There’s been a long-standing competition between centralization and distribution, two important but opposing ways of designing computer and communications systems. With cloud computing (hosted services in mammoth data centers) the pendulum is moving back to centralization. There’s also been a similar swinging of paradigms in the telecom world.
Who doesn’t have the urge to centralize control? It’s just a natural way to manage everything from hub-and-spoke communication networks, world-class kitchens (think Gordon Ramsay, Mario Batelli) computer (client-serverr architectures), to transportation routes.
Our gut instincts favoring a single (or just a few) points of management also have some practical payoffs. Maintenance issues are easier—no need to update hundreds of subordinate process. And with centralized data, consistency gotchas are eliminated or greatly reduced . On the other hand, distribution of resources improves performance, scales better with increasing demand, and leads to better allocation of resources.

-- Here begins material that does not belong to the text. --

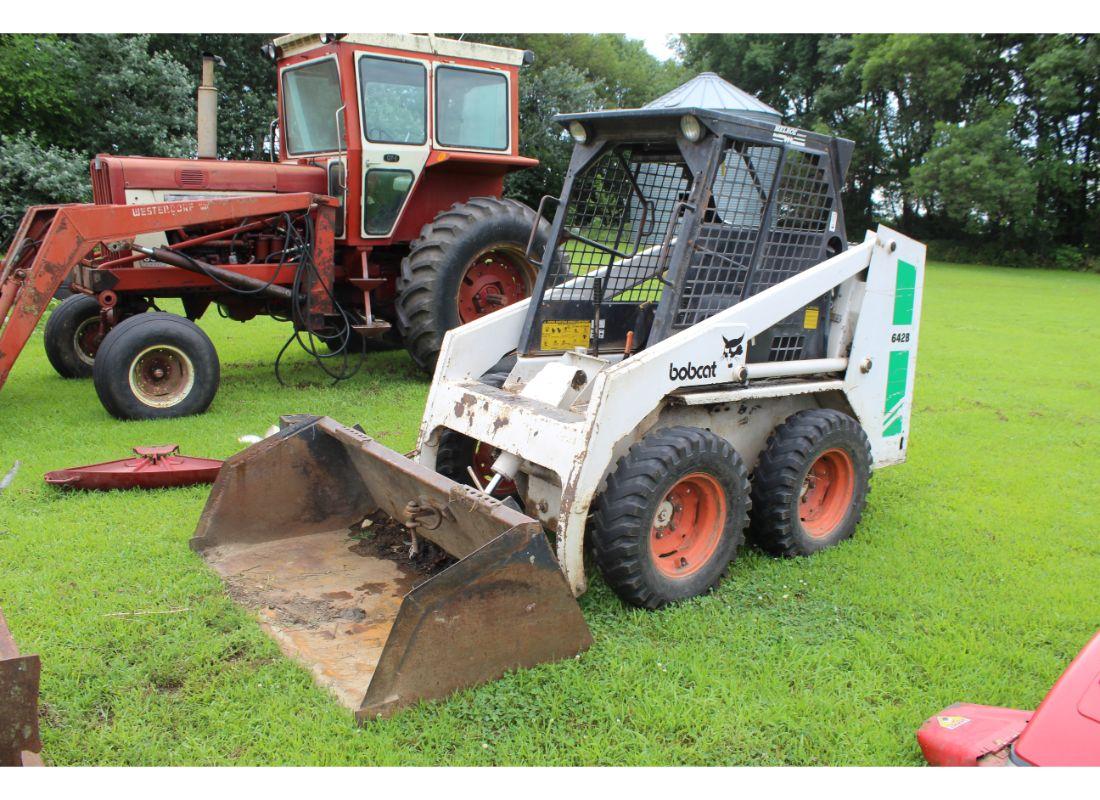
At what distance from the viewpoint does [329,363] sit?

In the Internet era, there’s room for both ways. It’s a question of degree. A great example of a hybrid approach is the Distributed Name Service, aka DNS, the servers that resolve “www” names to more practical IP addresses. DNS is made up of centralized data bases that are assisted by second-level of distributed servers that are in private hands.
Back in the late 1980s and early 1990s, our public phone network was undergoing its own centralization episode. With the implementation of the “intelligent network“– an architecture developed by Bellcore–centralized computer control was added to what was at the time a distributed phone network.
The intelligence came in the form of mainframe computers that could dip into an database to translate phone numbers. It’s a simple concept–a “service control function” in IN terminology– but leads to powerful applications like toll-free 800 numbers, local presence, and calling cards. (Editor’s note: Hey, the centralized IN never reached anything like the level of application flexibility of the more loosely organized Internet.)
Taking some ideas from the Intelligent Network, IMS , for IP Multimedia Subsystem, may be the next evolutionary step of the IN, adding even more centralized application control to handle video, speech recognition, billing instant messaging, ….
Networking sage Brough Turner is for me the last word on whether IMS ‘s centralization will make for a voice-video-data network with lots of applications, like, you know the Internet. Turner makes the point that one of the prices of centralization is complexity—you have to really understand what’s going in the core to get your application up and running.